I was in the public library, where, near the entrance, where they put new books on display, was Helen Garner’s face on a book cover, looking at me intently. She seemed to be wondering whether I was worthy enough to read her superbly written prose.
I picked up the book. It was titled “Yellow Notebook Diaries Volume I 1978–1987.” I was in my early twenties during those years, still trying to figure out who I was and Helen had already written her first novel, “Monkey Grip.”
I opened it and read the first line…
“Maybe it’d be a good idea to start another diary, just to cream it off. I bought this yellow book today.”
— Helen Garner
It would be a good idea for me too, to start another diary too, where I can practice writing like Helen Garner. Where I can learn to notice little things, insights and idiosyncrasies of being human. It will be good if I could write a page a day. Maybe that’s too much of an ask. I know I will not be able to keep up the promise. I will take that pressure off right now.

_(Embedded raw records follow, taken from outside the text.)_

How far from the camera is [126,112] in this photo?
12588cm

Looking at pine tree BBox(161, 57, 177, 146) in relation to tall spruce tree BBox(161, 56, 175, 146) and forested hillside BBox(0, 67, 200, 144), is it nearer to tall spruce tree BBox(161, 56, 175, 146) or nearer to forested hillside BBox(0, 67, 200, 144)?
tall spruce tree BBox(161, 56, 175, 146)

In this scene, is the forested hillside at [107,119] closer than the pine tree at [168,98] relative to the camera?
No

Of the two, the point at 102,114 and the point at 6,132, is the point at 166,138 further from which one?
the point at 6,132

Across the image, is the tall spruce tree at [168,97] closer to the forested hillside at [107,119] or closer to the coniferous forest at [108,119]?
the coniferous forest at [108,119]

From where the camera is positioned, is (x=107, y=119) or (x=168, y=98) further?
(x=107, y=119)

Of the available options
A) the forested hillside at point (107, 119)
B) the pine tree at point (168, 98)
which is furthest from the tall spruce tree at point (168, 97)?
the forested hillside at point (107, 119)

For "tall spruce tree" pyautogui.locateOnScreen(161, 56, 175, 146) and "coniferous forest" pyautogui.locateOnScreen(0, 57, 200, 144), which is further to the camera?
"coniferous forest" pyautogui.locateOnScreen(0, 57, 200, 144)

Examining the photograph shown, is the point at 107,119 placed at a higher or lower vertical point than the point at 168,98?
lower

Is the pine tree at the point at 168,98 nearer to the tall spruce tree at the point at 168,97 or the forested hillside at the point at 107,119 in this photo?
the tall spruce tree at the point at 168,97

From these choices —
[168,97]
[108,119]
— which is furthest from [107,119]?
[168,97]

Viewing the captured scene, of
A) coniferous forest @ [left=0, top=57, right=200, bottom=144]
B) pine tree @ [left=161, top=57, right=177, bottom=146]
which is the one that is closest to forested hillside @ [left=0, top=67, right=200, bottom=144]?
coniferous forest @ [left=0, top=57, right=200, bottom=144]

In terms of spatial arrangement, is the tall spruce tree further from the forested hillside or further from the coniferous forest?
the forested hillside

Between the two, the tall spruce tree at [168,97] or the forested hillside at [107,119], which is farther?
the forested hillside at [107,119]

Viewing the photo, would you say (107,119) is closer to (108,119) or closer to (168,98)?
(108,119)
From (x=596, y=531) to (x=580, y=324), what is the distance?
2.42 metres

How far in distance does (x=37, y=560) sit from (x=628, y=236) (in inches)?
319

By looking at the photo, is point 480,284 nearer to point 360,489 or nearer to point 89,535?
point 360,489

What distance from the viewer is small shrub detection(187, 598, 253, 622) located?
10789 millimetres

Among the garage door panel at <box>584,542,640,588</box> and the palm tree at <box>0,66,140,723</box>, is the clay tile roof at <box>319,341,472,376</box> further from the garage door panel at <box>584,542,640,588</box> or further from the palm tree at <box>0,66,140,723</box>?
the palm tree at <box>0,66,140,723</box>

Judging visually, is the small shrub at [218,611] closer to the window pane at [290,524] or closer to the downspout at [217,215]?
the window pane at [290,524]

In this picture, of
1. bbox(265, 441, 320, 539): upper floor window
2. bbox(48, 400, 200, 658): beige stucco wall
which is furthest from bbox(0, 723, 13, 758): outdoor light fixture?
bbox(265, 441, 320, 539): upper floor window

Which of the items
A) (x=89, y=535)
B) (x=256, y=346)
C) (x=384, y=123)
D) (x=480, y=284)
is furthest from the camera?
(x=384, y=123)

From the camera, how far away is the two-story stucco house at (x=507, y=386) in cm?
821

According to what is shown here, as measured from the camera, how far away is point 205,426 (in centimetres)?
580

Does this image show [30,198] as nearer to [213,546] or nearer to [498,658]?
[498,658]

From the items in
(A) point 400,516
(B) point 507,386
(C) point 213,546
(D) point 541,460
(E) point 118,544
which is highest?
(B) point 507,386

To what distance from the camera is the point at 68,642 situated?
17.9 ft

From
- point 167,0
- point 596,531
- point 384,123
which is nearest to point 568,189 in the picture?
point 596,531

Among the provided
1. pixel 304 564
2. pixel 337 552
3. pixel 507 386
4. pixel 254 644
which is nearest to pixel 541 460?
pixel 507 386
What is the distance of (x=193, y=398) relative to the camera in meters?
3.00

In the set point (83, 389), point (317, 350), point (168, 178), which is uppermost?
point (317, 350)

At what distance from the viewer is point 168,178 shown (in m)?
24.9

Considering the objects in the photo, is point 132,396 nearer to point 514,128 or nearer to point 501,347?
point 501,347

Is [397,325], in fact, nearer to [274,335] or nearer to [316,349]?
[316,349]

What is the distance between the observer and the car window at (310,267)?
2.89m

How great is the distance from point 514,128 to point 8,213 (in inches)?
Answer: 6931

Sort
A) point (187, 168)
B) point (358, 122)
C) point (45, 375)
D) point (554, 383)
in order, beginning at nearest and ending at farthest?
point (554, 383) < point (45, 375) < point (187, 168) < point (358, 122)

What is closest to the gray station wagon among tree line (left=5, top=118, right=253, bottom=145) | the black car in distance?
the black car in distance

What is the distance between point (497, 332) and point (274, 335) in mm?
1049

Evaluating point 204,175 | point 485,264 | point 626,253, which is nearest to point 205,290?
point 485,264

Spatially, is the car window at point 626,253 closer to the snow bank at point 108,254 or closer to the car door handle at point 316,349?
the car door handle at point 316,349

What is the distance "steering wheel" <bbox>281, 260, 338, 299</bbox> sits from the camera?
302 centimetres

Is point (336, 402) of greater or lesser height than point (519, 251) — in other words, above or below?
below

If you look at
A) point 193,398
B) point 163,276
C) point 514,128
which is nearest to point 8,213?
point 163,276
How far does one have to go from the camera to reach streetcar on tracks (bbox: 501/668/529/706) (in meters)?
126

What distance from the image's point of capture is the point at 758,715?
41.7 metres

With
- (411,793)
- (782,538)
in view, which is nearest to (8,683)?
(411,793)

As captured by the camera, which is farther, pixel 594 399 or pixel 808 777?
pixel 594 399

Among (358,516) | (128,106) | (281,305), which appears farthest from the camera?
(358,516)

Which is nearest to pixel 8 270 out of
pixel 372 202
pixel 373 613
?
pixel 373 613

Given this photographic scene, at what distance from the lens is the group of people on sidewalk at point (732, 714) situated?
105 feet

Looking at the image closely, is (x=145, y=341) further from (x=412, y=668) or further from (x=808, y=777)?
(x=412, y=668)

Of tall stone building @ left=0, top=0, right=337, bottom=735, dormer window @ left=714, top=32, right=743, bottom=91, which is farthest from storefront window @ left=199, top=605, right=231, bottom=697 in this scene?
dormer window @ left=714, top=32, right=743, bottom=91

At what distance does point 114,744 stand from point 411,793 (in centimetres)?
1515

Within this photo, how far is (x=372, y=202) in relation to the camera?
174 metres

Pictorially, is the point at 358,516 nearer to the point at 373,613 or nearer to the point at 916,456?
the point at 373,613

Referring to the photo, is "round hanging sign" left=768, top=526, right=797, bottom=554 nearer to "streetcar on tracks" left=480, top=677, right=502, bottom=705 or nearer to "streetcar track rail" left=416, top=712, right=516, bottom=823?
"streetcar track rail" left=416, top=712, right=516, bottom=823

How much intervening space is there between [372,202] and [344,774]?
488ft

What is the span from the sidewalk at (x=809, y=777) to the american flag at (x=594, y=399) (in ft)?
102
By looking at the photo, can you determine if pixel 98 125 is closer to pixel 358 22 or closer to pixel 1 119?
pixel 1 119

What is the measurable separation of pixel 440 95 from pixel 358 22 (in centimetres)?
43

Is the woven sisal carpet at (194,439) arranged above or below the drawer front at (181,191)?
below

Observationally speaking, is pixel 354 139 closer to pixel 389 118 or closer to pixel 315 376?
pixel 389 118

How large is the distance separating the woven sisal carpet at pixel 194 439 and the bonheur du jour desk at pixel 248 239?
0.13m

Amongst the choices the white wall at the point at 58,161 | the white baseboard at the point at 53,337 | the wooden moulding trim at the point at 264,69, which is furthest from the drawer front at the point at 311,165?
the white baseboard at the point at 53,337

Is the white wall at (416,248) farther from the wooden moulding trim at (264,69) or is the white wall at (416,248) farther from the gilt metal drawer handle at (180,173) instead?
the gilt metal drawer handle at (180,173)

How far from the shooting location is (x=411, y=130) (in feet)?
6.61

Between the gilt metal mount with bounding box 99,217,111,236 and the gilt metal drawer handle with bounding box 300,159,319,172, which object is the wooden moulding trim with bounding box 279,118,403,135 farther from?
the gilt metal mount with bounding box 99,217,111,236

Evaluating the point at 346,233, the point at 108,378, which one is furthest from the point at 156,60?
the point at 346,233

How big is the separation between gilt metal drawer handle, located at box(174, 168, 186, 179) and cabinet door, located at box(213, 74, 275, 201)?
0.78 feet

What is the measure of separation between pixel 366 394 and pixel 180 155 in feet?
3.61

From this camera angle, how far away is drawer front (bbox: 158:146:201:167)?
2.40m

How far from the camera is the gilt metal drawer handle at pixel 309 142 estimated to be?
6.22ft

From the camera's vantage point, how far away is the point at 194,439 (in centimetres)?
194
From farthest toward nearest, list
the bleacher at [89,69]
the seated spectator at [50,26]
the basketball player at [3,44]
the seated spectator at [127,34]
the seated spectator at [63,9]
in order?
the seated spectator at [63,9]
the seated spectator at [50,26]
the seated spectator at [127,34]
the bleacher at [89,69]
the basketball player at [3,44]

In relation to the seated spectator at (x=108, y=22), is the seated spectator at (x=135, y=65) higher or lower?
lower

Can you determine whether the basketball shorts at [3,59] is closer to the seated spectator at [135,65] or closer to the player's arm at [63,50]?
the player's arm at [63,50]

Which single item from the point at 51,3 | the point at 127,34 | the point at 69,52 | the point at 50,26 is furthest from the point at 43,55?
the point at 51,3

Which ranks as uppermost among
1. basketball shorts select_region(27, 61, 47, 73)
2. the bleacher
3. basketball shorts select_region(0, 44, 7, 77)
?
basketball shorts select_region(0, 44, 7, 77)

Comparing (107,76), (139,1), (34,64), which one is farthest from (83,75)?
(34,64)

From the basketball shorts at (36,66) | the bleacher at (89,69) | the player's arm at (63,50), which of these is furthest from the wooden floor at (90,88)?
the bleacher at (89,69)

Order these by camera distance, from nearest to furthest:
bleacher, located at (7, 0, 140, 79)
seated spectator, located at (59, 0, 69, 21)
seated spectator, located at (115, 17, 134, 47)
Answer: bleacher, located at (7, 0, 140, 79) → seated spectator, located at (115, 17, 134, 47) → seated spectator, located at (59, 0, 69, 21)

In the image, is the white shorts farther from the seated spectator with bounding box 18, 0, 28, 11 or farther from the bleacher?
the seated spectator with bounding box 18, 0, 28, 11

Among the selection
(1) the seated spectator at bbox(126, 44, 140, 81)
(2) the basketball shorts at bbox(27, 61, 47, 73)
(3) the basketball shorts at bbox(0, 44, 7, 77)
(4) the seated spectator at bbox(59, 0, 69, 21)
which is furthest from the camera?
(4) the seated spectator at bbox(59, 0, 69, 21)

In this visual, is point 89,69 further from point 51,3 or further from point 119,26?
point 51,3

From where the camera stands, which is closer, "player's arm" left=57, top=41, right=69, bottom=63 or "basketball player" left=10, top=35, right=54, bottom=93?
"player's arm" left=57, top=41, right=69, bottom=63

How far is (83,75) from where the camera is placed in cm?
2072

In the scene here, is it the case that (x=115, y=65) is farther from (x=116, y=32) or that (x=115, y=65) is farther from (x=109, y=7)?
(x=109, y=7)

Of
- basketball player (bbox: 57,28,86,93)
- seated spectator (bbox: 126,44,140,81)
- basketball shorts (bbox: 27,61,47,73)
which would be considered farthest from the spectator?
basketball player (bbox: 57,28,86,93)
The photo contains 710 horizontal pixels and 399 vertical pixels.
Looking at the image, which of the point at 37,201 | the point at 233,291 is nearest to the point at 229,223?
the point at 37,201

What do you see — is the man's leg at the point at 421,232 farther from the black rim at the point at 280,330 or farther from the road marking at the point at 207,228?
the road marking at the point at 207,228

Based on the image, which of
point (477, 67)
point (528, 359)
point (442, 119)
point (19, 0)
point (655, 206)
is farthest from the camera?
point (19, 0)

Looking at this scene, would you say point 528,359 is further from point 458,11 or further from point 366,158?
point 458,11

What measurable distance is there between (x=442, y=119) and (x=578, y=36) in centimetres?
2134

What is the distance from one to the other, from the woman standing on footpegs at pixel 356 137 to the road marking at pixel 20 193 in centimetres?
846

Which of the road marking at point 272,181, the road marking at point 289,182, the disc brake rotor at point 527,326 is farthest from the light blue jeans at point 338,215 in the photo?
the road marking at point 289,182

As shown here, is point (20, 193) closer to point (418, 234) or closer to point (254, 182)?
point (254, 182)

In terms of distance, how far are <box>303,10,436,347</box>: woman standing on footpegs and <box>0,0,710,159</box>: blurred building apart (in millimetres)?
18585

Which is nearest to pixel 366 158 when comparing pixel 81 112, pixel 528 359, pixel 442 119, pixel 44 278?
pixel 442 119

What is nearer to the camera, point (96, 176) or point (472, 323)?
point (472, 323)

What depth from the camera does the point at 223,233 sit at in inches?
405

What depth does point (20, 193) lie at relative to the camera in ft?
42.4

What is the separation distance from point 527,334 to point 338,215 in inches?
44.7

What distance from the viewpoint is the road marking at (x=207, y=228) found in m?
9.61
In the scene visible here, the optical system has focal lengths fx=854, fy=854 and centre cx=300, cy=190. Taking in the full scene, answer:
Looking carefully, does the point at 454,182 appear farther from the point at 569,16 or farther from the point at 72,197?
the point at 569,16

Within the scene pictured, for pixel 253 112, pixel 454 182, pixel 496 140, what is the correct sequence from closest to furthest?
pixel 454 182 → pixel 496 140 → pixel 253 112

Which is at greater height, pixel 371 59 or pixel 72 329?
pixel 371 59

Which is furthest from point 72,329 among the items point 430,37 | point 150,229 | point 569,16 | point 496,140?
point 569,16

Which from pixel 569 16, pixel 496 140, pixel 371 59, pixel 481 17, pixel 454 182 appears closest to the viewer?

I will write whenever I can.
A writer’s job is to record what is happening around her. I need to pay attention to my things around me.
Pay Attention to What You Care About.
Pay attention to what you care about; care about what you pay attention to.
There is a connection between noticing and attention and caring and observations.
We often end up “noticing” or paying attention to things we really care about.
Because she believes, once you’ve mended something, if you didn’t have sentimental value attached to it before, then you certainly do once you’ve taken the time to care for it.
That might me the reason why I am so attached to the tapestries I have made. I can still remember what I was thinking when I embroidered a particular part of the tapestry. As if my thoughts got woven with the threads and became a part of the tapestry.
Rob Walker, talked about a student who made a planter for the cactus he cared for. He’d done that, on the theory that “by nurturing or caring for something, you pay more attention to it.”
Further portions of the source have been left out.